Segundo ele, quando se tem a doença pela primeira vez o organismo tem uma resposta de defesa. Se a pessoa for infectada pelo tipo 1, essa defesa será apenas contra esse tipo de vírus. Se a segunda contaminação for pelo tipo 3, por exemplo, existirá uma resposta inversa – em vez desses anticorpos protegerem, haverá uma amplificação da gravidade da doença. Com isso há mais chances da dengue ser hemorrágica.
"A dengue se caracteriza por febre, dor nas juntas, nos olhos e muita dor no corpo, que dura uma média de cinco a sete dias. A dengue hemorrágica nada mais é que o avanço da complicação clínica, com sangramento espontâneo no nariz, as petéquias, que são pequenos vasinhos que estouram na pele", ressalta.
De acordo com Morimoto, em Londrina oficialmente os vírus circulantes são os tipos 1 e 3. "O tipo 4 é um pouco mais agressivo, mas basicamente depende de quem for infectado.
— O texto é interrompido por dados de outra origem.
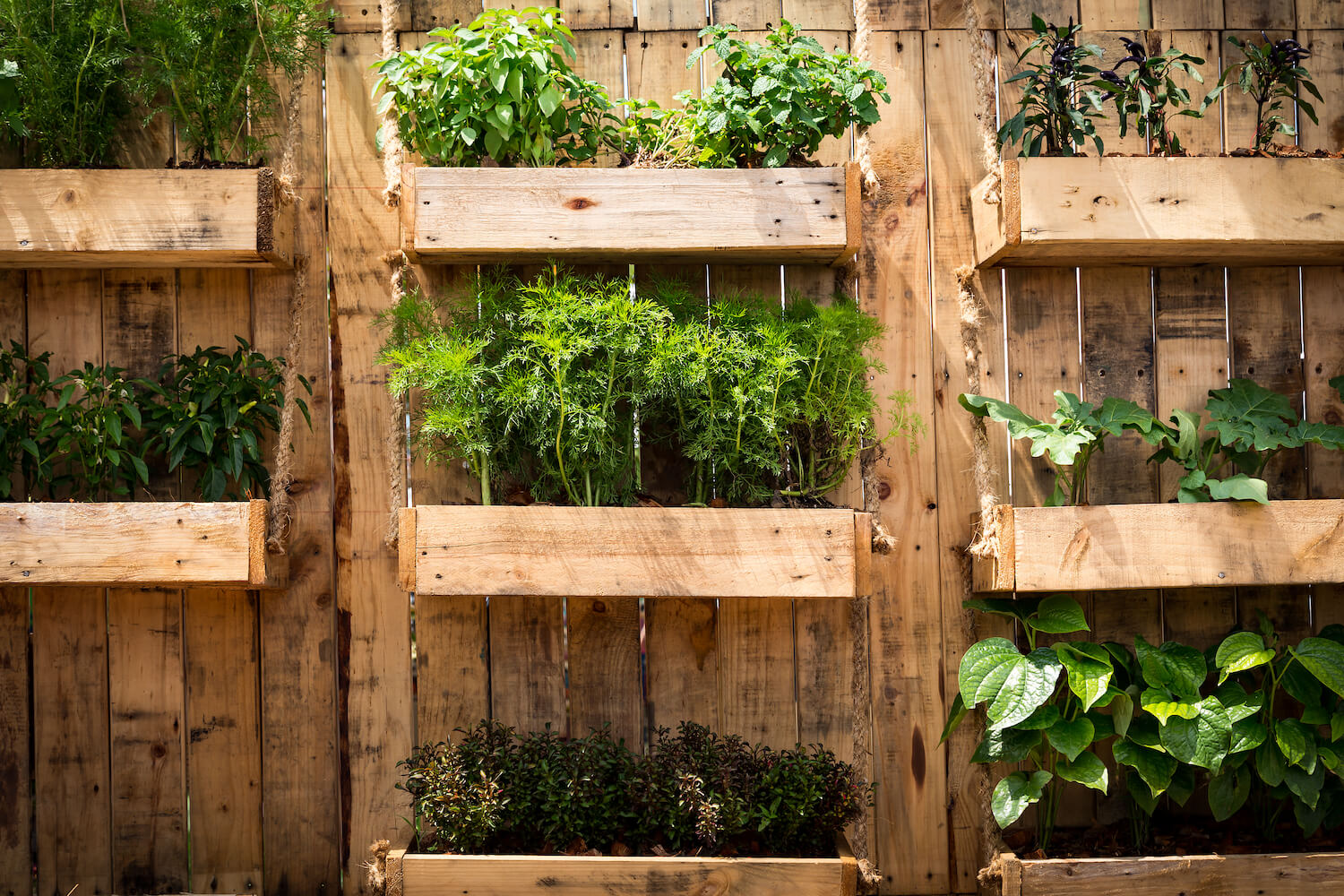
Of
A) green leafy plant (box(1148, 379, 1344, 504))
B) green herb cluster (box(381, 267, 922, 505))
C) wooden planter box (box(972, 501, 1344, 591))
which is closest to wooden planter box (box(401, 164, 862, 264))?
green herb cluster (box(381, 267, 922, 505))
Se a pessoa já teve dengue, o risco aumenta. Como em qualquer doença, as crianças, os idosos, as gestantes e as pessoas mais debilitadas e com doenças prévias são as que correm mais risco de ter mais complicações da dengue", alerta.
A fase crítica da doença, em que há o risco de hemorragia, dura em média sete dias. O tempo de convalescença dura até um mês. Por esse motivo, aponta o infectologista, é necessário o acompanhamento do paciente, porque não se consegue descartar com um único exame se a doença será grave ou não.(E.G.)